Choose a random build that completed just before that time.
Verify that this build was successfully backed up to storinator01.
Here comes more detailed guide:
SSH into the
copr-be
machine and review the/var/log/cron
file. You may want to check thecrontab -l
output first to confirm the backup schedule (typically Fridays though) and open an older compressed Cron log file:$ xz -d < /var/log/cron-20241101.xz | grep '(copr) CMD' ... Nov 1 03:00:02 copr-be CROND[3482216]: (copr) CMD (ionice --class=idle /usr/local/bin/rsnapshot_copr_backend >/dev/null) ...
The last backup started on November 1, 3:00 AM.
The backup process typically takes several days. If there’s no corresponding
CMDEND
entry in the cron logs, it indicates that the backup is still in progress, and the build ID we’re trying to verify as backed up may not yet be included. Wait for it to complete. Or check the previous backup increment instead (that means poke at/var/log/cron-20241025.xz
).Find an appropriate build ID that finished “just before” that time above. For instance in the
@copr/copr-pull-requests
or@copr/copr-dev
projects. Good candidate is 8185411.SSH into the storinator01 box and locate the latest incremental backup (note that the sub-projects matter,
copr-pull-requests:pr:3473
in our case):$ find /srv/nfs/copr-be/copr-be-copr-user/backup/.sync/var/lib/copr/public_html/results/@copr/copr-pull-requests:pr:3473 | grep 8185411 | grep rpm$ /srv/nfs/copr-be/copr-be-copr-user/backup/.sync/var/lib/copr/public_html/results/@copr/copr-pull-requests:pr:3473/epel-8-x86_64/08185411-copr-rpmbuild/copr-builder-1.1-1.git.3.8adcc0d.el8.x86_64.rpm /srv/nfs/copr-be/copr-be-copr-user/backup/.sync/var/lib/copr/public_html/results/@copr/copr-pull-requests:pr:3473/epel-8-x86_64/08185411-copr-rpmbuild/copr-rpmbuild-1.1-1.git.3.8adcc0d.el8.src.rpm /srv/nfs/copr-be/copr-be-copr-user/backup/.sync/var/lib/copr/public_html/results/@copr/copr-pull-requests:pr:3473/epel-8-x86_64/08185411-copr-rpmbuild/copr-rpmbuild-1.1-1.git.3.8adcc0d.el8.x86_64.rpm /srv/nfs/copr-be/copr-be-copr-user/backup/.sync/var/lib/copr/public_html/results/@copr/copr-pull-requests:pr:3473/epel-9-x86_64/08185411-copr-rpmbuild/copr-builder-1.1-1.git.3.8adcc0d.el9.x86_64.rpm ...

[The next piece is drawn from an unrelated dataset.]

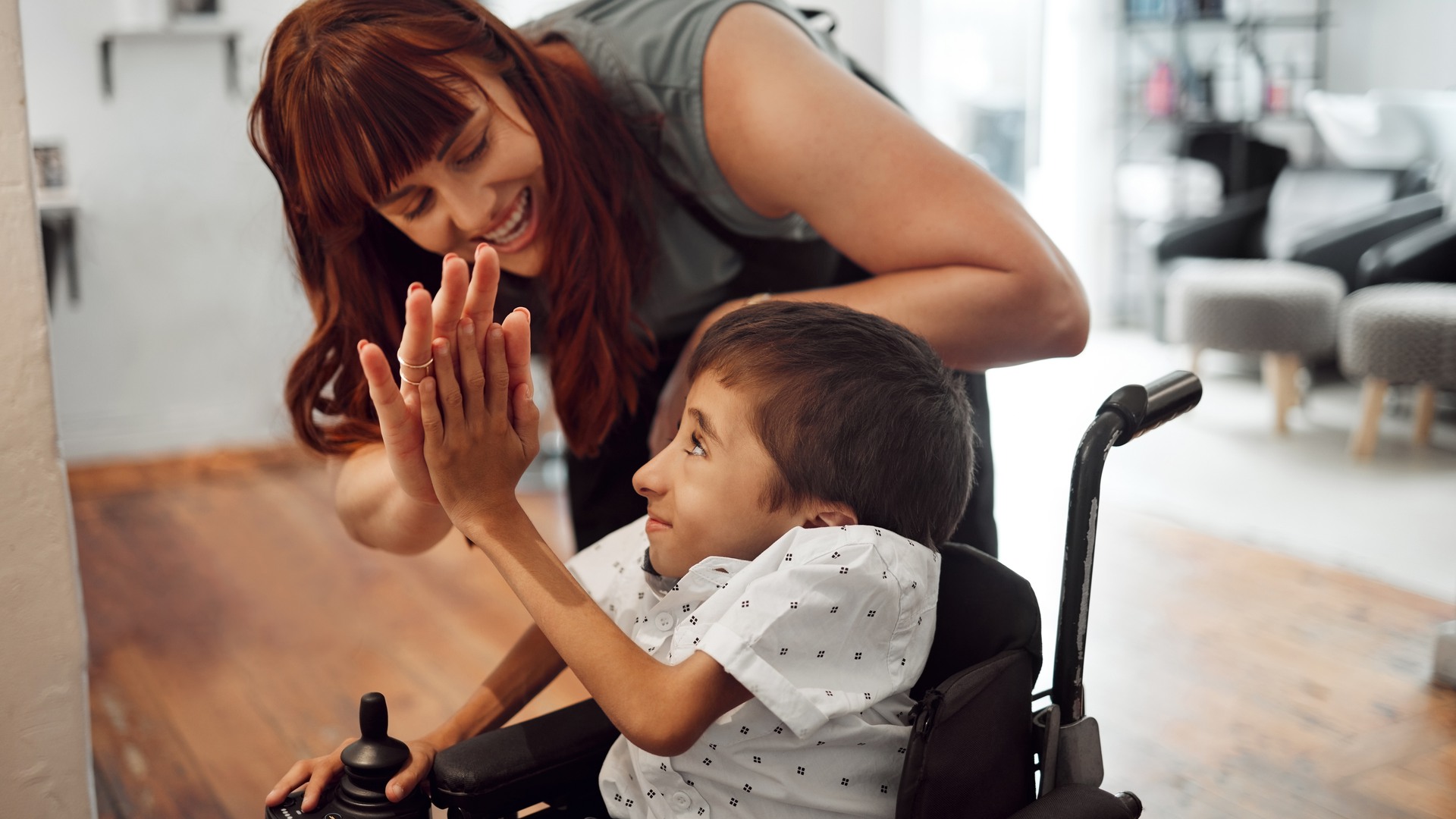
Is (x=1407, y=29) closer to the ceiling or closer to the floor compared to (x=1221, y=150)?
closer to the ceiling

This confirms the backups are working correctly. While you’re on storinator,
ensure there is adequate free space on the filesystem by running
df -h /srv/nfs/copr-be
.
Copr Frontend¶
For Frontend, we backup the PostgreSQL database (hourly). Check
/etc/cron.d/cron-backup-database-coprdb
cron config, and the corresponding
/backups
directory. That one should have the current timestamp, like:
[root@copr-fe ~][PROD]# ls -alh /backups/
total 662M
drwxr-xr-x. 1 postgres root 50 Nov 5 01:21 .
dr-xr-xr-x. 1 root root 160 Nov 28 2023 ..

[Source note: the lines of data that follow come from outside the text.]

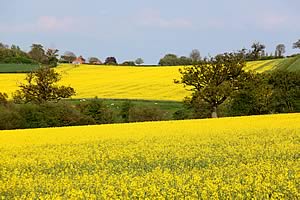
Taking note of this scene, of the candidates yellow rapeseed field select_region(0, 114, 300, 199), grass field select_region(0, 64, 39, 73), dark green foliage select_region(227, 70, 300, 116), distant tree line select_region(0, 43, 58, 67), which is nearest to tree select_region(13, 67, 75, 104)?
dark green foliage select_region(227, 70, 300, 116)

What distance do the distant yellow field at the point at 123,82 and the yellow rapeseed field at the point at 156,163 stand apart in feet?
82.7

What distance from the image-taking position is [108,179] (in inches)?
400

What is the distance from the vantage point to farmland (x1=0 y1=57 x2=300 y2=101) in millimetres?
46375

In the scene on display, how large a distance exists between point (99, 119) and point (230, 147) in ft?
69.0

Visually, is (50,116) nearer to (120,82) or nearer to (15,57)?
(120,82)

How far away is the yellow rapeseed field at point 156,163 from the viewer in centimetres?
868

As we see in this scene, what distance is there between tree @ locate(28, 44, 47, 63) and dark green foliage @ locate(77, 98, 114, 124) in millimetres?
44925

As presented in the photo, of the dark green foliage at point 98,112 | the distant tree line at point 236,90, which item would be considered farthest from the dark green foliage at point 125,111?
the distant tree line at point 236,90

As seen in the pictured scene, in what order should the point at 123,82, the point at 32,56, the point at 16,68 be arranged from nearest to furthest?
the point at 123,82
the point at 16,68
the point at 32,56

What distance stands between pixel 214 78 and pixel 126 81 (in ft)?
58.9

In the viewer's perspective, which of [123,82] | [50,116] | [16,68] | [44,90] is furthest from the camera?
[16,68]

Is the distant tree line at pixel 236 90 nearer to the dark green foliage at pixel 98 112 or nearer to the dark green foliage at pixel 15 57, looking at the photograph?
the dark green foliage at pixel 98 112

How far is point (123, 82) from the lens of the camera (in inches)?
2106

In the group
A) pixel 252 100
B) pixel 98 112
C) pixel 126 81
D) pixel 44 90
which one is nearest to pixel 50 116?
pixel 98 112
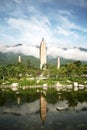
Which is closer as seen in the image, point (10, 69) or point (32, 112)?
point (32, 112)

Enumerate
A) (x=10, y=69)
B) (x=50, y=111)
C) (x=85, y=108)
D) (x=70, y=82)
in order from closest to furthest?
(x=50, y=111) → (x=85, y=108) → (x=70, y=82) → (x=10, y=69)

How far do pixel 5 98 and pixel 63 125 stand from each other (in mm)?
30748

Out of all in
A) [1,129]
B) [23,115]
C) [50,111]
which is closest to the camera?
[1,129]

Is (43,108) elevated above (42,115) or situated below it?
above

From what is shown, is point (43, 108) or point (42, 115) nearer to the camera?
point (42, 115)

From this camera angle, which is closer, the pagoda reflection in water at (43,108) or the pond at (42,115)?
the pond at (42,115)

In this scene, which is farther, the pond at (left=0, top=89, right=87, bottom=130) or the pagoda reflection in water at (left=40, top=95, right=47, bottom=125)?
the pagoda reflection in water at (left=40, top=95, right=47, bottom=125)

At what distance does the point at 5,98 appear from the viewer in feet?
209

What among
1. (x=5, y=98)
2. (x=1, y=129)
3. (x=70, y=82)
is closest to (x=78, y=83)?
(x=70, y=82)

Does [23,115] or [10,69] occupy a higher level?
[10,69]

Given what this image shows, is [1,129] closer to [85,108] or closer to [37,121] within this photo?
[37,121]

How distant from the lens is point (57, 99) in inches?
2463

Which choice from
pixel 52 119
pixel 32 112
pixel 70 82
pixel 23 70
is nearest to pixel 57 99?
pixel 32 112

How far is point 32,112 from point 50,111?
12.4ft
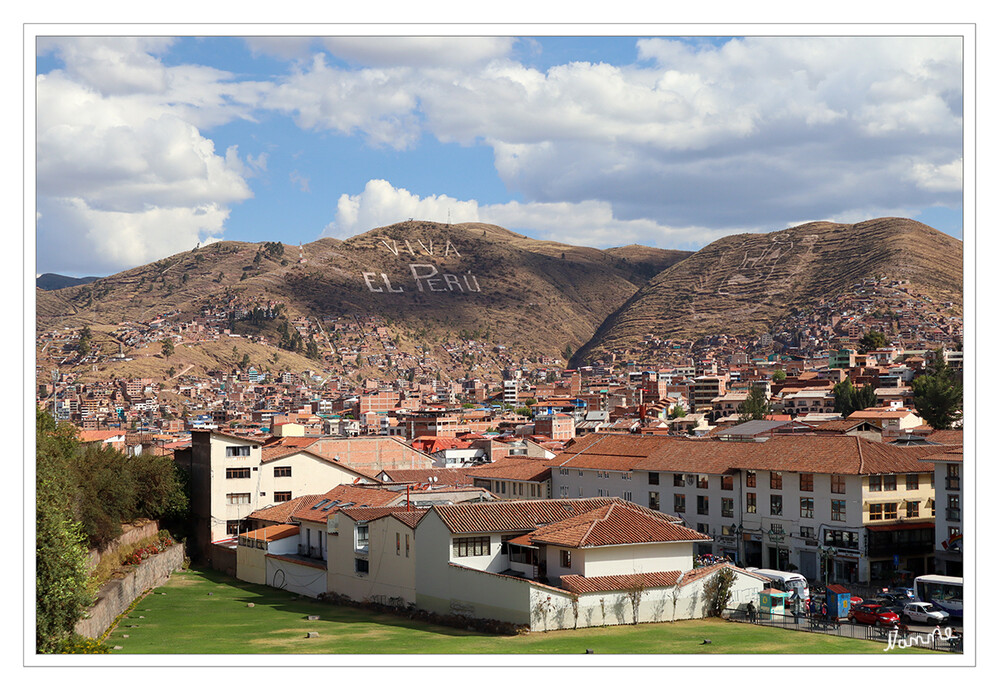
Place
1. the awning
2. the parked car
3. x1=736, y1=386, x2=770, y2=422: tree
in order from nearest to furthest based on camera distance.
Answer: the parked car → the awning → x1=736, y1=386, x2=770, y2=422: tree

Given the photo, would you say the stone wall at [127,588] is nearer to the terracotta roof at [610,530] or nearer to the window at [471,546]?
the window at [471,546]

-rw-r--r--. 1 postgres postgres 662M Nov 5 01:21 coprdb-2024-11-05.dump.xz
If we provide such an updated tarball, rdiff-backup periodically comes and pulls the backups “out”; as long as the box is in an appropriate Ansible group and we configure the backup dir.
For Frontend data volume, we also do automatic volume snapshots (see Copr Keygen info below for more info).
Copr Keygen¶
We don’t do filesystem backups (rsync) there. The important data —keypairs— are
stored on a separate volume /var/lib/copr-keygen
, and periodically
snapshotted in EC2. Check for the volume.
We do snapshots to Ohio, us-east-2
! Volume snapshots may be filtered
with tag FedoraGroup=copr
.
Copr DistGit¶
Due to Copr’s design (see architecture), Copr DistGit data is extensive, measuring in terabytes, yet it’s not critical enough to require formal backups. We anyway at least do periodic snapshots like with Copr Keygen above. In the event of a complete failure, we would restore from there — or simply initialize a new, empty volume.